The transformer simply doesn’t have it. It cannot natively execute this loop. As Aaronson puts it, “The architecture is structurally incapable of logical depth in a single forward pass.” When you ask it to track ten swaps, you are asking a machine designed for parallel processing to execute a deep sequential algorithm. It tries to shortcut the process, relies on heuristic guesses, and inevitably hallucinates.
This isn’t a profound new form of physics. It’s a standard software bug resulting from a known architectural limitation. The AI doesn’t have a “simulated universe”; it just has a very shallow capacity for keeping track of moving parts.
The implications of this simple shell game ripple outward, dismantling the most exotic theories circulating in the lab.
==========
Reproduce, word for word, the part of the transformer text that opens with the words containing "The transformer simply" and closes with "in the lab.".
==========
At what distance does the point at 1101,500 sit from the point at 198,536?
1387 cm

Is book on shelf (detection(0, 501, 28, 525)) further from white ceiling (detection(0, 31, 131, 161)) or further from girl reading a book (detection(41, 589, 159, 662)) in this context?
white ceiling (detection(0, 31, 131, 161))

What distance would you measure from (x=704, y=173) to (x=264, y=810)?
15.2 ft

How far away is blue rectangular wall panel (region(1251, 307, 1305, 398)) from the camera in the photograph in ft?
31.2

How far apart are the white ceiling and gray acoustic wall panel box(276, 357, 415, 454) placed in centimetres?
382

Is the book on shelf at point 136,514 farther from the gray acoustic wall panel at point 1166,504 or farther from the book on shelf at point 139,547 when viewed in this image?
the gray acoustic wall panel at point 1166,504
==========
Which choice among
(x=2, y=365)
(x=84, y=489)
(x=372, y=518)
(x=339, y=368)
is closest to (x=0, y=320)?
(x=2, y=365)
==========
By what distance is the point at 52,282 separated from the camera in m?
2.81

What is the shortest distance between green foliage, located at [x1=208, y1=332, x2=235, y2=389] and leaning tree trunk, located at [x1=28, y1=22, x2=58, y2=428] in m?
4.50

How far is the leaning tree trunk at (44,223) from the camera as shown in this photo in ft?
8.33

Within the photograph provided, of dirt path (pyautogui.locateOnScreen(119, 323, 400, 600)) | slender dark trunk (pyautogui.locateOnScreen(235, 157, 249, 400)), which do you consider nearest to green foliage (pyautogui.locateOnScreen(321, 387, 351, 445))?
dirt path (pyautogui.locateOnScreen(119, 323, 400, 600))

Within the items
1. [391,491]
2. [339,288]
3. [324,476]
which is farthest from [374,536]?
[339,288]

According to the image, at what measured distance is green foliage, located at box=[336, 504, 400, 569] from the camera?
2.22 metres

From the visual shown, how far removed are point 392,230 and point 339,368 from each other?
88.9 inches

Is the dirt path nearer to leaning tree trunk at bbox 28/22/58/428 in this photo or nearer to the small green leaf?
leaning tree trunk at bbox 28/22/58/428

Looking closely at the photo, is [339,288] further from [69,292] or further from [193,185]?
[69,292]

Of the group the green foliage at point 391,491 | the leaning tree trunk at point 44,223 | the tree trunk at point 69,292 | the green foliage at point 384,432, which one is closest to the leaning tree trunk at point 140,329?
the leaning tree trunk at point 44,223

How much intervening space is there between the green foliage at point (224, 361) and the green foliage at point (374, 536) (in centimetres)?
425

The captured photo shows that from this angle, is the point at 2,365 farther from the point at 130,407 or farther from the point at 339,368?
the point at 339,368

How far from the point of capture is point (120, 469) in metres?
==========
[Result of the exercise]:
The transformer simply doesn’t have it. It cannot natively execute this loop. As Aaronson puts it, “The architecture is structurally incapable of logical depth in a single forward pass.” When you ask it to track ten swaps, you are asking a machine designed for parallel processing to execute a deep sequential algorithm. It tries to shortcut the process, relies on heuristic guesses, and inevitably hallucinates.
This isn’t a profound new form of physics. It’s a standard software bug resulting from a known architectural limitation. The AI doesn’t have a “simulated universe”; it just has a very shallow capacity for keeping track of moving parts.
The implications of this simple shell game ripple outward, dismantling the most exotic theories circulating in the lab.